When preparing a lesson, plan to ask these three categories of questions. It makes your lesson balanced.
Tell stories and share testimonies
Jesus was a master storyteller. Throughout Scriptures, he taught his disciples using many parables. You too can do the same. If you can inundate your lessons with stories, do it without hesitating. Nothings keeps a class engaged than effective story telling.
It is also important to encourage learners to share their life experiences and testimonies to the entire class. These are elements of a lesson that causes students to lean forward to listen, keeping them engaged.
When people identify themselves with a particular story or testimony, it uplifts their spirit to take part more in the lesson. Stories and testimonies add truth, practicality and enthusiasm to a lesson. Never ignore it in your lessons.
If you are the one telling the stories, stay away from stories common to everyone. Tell fresh true life stories and testimonies. Also, encourage your learners to tell real-life stories and testimonies about themselves.
Use visual aids
People love illustrations and visuals. Jesus in his teachings used visual aids. In one instance, when challenged whether to pay taxes, He began the lesson by asking to see a sample coin (Mathew 22:15-22).
In another instant Jesus asked for a child to be brought to illustrate to us how to be childlike in our faith.
If you can bring along objects or visual aids to your lesson, do so without hesitation. It adds extra energy to your lesson.
Leverage on technology.
You could share an image or a link to a YouTube video on WhatsApp for students to watch and make comments in the course of the lesson. Technology enhances engagement in a lesson. Make good use of technology in your lessons. That’s the world in which we live.
Start on time and end on time
When you drag a lesson beyond the expected time, no matter how interesting your lesson is, students will soon get bored. The attention span of humans has greatly reduced in recent times. So learn how to drive a point home quickly and stick to the essentials as you deliver your lesson. Nothing kills engagement faster than lengthy lessons.
Encourage group work and pair activities.
Although collaborative teaching is a modern teaching method that was not emphasized as one of the Gospel teaching methods of Jesus Christ, it is an effective teaching method that promotes engagement in students.
Students need to learn from their bench mates, especially when they share ideas from their own perspective without relying on the views of the teacher.
You could pair students to discuss a view point or search the scriptures together and report their findings.
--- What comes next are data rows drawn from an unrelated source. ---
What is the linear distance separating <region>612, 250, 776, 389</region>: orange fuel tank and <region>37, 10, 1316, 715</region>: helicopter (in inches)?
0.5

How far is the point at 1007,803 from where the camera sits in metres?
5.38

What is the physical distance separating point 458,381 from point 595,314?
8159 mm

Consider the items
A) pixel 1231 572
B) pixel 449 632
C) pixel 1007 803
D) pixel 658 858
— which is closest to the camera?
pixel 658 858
These are active forms of learning that spontaneously keep students engaged in a lesson.
Stay local or in context with your student’s culture
Often, we teach Bible principles to students as though they were 1st century students living in the times of Abraham to Moses to Jesus, and to Apostle Paul.
Jesus taught his lessons in the context that was familiar to his audience. For instance, most of his parables and analogies pointed to farming, slaves and masters, vineyard, kingdoms, tax collectors and so on.
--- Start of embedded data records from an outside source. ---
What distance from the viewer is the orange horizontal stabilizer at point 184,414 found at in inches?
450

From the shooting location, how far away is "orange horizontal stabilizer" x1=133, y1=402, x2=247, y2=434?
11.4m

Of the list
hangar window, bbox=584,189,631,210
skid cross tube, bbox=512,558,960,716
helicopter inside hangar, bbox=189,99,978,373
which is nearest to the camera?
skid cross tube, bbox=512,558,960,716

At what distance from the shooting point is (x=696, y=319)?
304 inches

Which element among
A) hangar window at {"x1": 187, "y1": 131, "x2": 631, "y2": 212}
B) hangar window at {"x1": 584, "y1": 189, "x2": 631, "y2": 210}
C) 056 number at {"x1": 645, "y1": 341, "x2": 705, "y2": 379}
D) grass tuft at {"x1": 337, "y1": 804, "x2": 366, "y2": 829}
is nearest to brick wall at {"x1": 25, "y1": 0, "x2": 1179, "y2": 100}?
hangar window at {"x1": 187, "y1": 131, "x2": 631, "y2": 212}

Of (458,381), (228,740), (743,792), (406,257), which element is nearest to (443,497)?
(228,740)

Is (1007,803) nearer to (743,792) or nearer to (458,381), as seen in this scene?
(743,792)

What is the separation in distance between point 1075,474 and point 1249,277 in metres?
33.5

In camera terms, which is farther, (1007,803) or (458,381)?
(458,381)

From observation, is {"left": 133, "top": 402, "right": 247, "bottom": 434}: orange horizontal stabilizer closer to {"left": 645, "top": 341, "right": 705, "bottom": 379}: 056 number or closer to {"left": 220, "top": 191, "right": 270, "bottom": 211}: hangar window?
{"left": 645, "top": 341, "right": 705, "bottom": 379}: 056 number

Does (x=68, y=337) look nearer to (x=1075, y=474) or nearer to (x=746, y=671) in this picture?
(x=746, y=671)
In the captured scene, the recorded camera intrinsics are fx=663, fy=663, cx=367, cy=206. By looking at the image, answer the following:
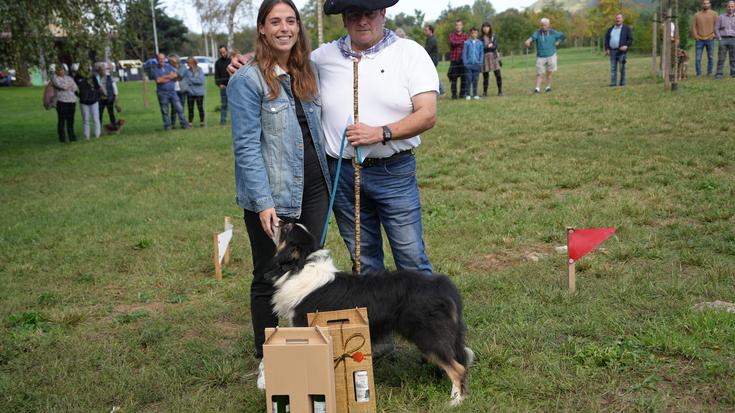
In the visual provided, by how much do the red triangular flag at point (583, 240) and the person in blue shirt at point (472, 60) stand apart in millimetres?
13420

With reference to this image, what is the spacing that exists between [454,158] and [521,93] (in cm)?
882

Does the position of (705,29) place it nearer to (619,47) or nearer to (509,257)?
(619,47)

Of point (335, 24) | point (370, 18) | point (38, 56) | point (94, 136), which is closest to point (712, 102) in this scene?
point (370, 18)

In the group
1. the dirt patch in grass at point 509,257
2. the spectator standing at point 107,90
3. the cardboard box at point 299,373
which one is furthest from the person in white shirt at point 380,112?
the spectator standing at point 107,90

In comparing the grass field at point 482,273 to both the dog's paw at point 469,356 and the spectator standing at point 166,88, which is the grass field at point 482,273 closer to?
the dog's paw at point 469,356

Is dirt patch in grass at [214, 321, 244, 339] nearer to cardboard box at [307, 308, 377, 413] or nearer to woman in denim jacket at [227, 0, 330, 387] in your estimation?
woman in denim jacket at [227, 0, 330, 387]

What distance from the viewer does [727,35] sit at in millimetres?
17156

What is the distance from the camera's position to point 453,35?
1936 centimetres

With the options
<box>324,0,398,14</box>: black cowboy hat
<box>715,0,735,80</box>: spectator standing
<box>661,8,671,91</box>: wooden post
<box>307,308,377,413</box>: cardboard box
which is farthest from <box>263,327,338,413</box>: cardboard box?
<box>715,0,735,80</box>: spectator standing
His narratives made concrete connections with the life experiences of his learners.
Likewise, as a 21st century teacher, relate experiences of social media, COVID-19, flat screen television, computers, Bitcoin, etc. Talk about what is happening in your community and what your learners can easily relate to.
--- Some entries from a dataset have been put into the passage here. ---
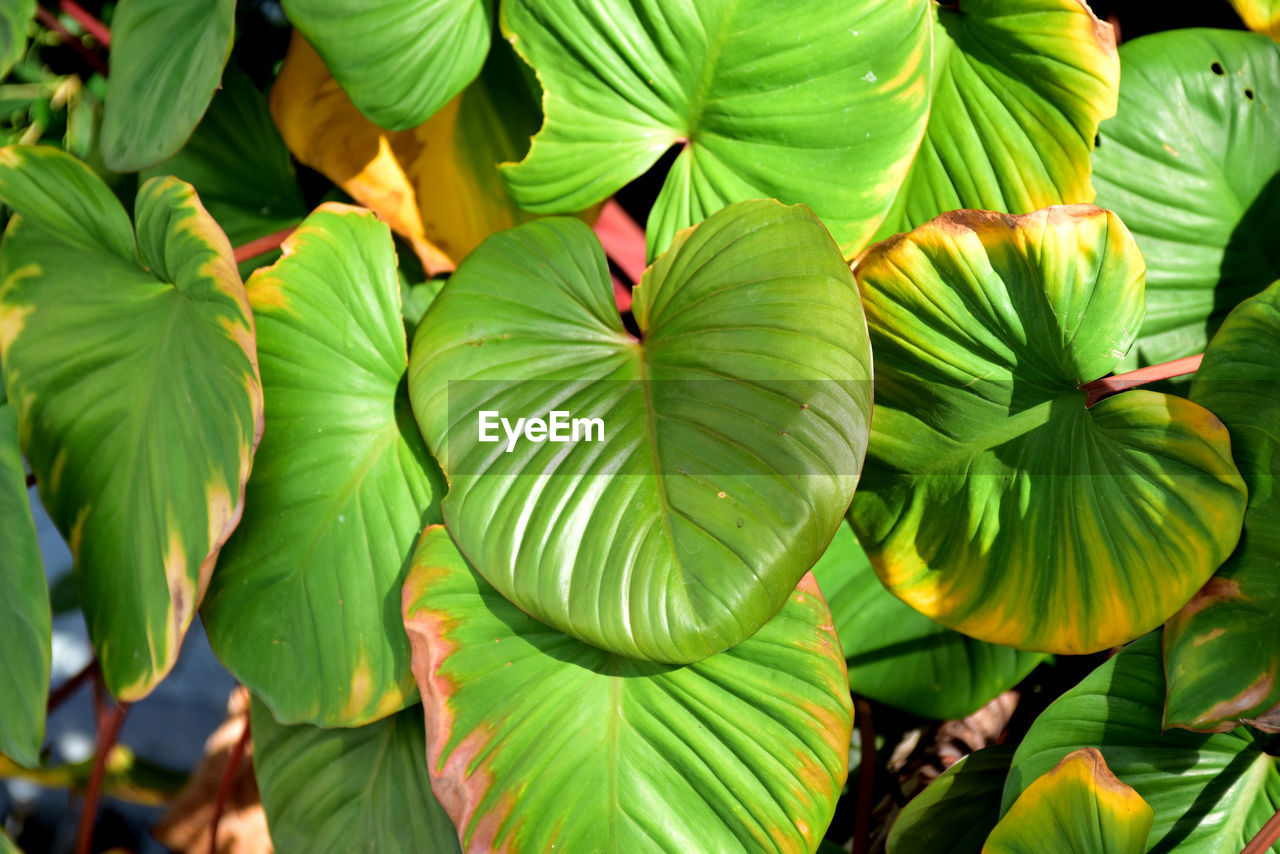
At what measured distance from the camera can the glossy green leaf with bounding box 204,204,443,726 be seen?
697mm

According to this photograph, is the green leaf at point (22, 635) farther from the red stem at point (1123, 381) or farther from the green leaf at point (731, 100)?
the red stem at point (1123, 381)

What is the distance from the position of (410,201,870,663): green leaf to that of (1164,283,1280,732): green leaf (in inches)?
11.1

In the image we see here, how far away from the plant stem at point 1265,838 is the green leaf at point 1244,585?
0.06m

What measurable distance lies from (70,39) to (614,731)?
2.93 ft

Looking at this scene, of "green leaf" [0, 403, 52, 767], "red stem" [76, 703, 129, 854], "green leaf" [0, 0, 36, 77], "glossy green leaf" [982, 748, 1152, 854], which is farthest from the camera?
"red stem" [76, 703, 129, 854]

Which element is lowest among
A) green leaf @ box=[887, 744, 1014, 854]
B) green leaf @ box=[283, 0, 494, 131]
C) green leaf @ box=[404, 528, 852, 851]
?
green leaf @ box=[887, 744, 1014, 854]

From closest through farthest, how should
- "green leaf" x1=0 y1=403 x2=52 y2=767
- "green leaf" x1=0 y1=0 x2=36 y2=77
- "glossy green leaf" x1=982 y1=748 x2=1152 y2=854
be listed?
"glossy green leaf" x1=982 y1=748 x2=1152 y2=854, "green leaf" x1=0 y1=403 x2=52 y2=767, "green leaf" x1=0 y1=0 x2=36 y2=77

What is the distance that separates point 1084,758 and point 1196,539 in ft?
0.57

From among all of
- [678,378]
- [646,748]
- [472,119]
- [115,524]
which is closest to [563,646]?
[646,748]

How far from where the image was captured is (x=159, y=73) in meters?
0.79

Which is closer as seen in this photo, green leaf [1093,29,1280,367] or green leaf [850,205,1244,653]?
green leaf [850,205,1244,653]

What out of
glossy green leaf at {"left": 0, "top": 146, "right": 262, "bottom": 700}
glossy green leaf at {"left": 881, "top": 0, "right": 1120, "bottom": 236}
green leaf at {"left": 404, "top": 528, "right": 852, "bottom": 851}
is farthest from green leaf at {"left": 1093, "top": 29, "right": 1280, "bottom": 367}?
glossy green leaf at {"left": 0, "top": 146, "right": 262, "bottom": 700}

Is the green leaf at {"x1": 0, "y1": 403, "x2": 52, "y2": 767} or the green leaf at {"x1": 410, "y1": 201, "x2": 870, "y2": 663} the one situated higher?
the green leaf at {"x1": 410, "y1": 201, "x2": 870, "y2": 663}

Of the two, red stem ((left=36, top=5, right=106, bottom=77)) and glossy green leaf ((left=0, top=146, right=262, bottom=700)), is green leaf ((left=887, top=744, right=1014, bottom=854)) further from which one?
red stem ((left=36, top=5, right=106, bottom=77))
Bible principles have not changed and will never change. But the times and cultures change. So teach in the season’s context and the culture. Teaching out of context makes it difficult for students to relate with the principle you wish to pass across.
As teachers, we all crave to have engaging lessons. Jesus is our model. if we apply the teaching secrets of Jesus Christ in our lessons, we’ll get students fully involved on our lessons.